Robert F. Siliciano's childhood love of chemistry was literally fueled by his mother, Ann, an anatomy and physiology professor at Elmira College.

"I had a lab in the attic, and my mom would get chemicals for me," he said. "I had liters of ether and benzene, concentrated hydrochloric acid, toluene. I had a Bunsen burner with a propane tank. My 'hood' was basically a large fan that blew the fumes outside!"

Siliciano (pronounced Sill-ih-CAH-noh) went on to major in chemistry at Princeton. Then, following his interest in medicine, he entered the M.D./Ph.D. program at Johns Hopkins. He earned his doctorate in immunology, studying how T cells recognize antigens (foreign particles). During a postdoc at Harvard, Siliciano was studying T cell responses to a synthetic antigen. His advisor, Ellis Reinhertz, urged him to "stop studying model systems and start studying a real antigen."

Siliciano chose HIV. He began studying the virus in the mid-1980s, just after it was identified. His discoveries about HIV have changed the way treatment is given.
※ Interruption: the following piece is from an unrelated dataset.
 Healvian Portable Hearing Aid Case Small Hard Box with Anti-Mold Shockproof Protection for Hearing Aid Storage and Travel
HIV drug therapy—called highly active antiretroviral therapy, or HAART—has reduced AIDS mortality dramatically and morphed HIV infection from an acute disease to a chronic condition for many. The drugs can reduce the amount of circulating HIV to such low levels that it appears patients are cured. But the virus is still there. Where these few viral particles originate is still something of a puzzle, but Siliciano and colleagues have discovered two of the major pieces.

In 1997, Siliciano's group identified a population of HIV-infected memory T cells in patients on antiviral drug therapy. T cells are activated to defend the body against viruses or bacteria. Though most activated T cells die fighting the threat, a small subset becomes dormant. This subset serves as the immune system's lifelong "memory" against that particular threat.
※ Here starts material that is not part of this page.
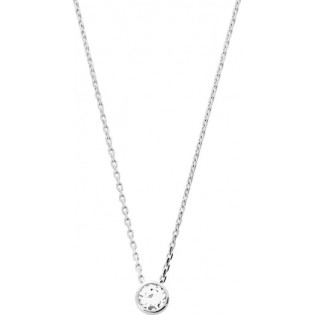 COLLIER ARGENT RHODIE ET OXYDE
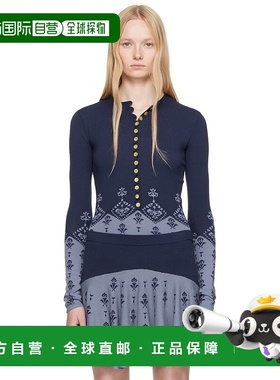 1h可退 香港直邮潮奢 CONNER IVES 女士 蓝色 Sock Long Sleeve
Because antiviral drugs destroy HIV only when it replicates, dormant infected T cells aren't affected unless they are reactivated.

Memory T cell populations do change over time, but the changes are slow. Siliciano has estimated that these subsets of HIV-infected memory T cells could persist in one person for 70 years or more.

"Our findings made it clear that antiviral drugs will never cure anybody," Siliciano said.

Physicians used to prescribe an antiviral drug regimen as soon as possible after a positive HIV test, thinking they could eradicate the virus and cure the patient. In light of Siliciano's research, clinicians now focus on limiting drug side effects and reducing the chances of drug resistance. Rather than beginning treatment immediately, HAART is typically not started until the infection has progressed closer to the point where it starts having obvious effects on a person's immune system.

After discovering the infected T cell reservoir, Siliciano's group wanted to know if the virus in the blood of people on HAART was coming from infected T cells that had been reactivated. In a 2006 paper, Siliciano reported that the virus in the blood often was genetically different from the virus in the infected T cells. The research points to other reservoirs of HIV. Siliciano believes one of them may be a type of stem cell, but it has not yet been pinpointed. Whether HIV infects stem cells has been a controversial issue for many years. Siliciano's group hypothesizes that HIV may infect a progenitor cell in the bone marrow that gives rise to macrophages.

Besides searching for other viral reservoirs that prevent curing HIV infection, Siliciano hopes to better understand how the T cell reservoir is established and maintained. This knowledge may help develop new therapies against HIV-1 infection. His group is also working on drug resistance, a major problem in the treatment of HIV infection.